*WORK TO BE COMPLETED*
Word for word, and without a single picture, repeat the entries.

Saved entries
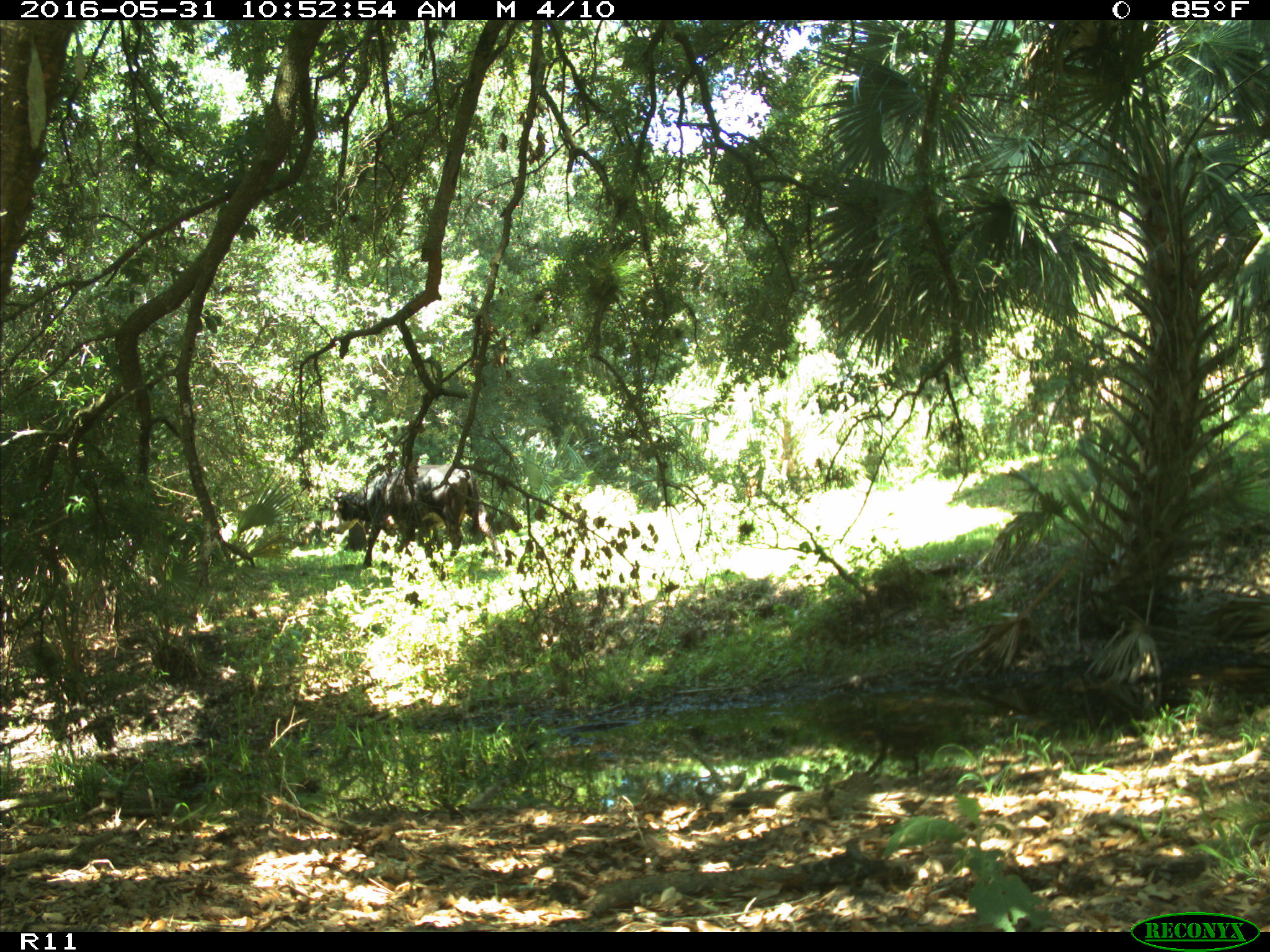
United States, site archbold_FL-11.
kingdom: Animalia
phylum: Chordata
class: Mammalia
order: Artiodactyla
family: Bovidae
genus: Bos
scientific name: Bos taurus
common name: domestic cow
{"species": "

*TASK SOLUTION*
United States, site archbold_FL-11.
kingdom: Animalia
phylum: Chordata
class: Mammalia
order: Artiodactyla
family: Bovidae
genus: Bos
scientific name: Bos taurus
common name: domestic cow
{"species": "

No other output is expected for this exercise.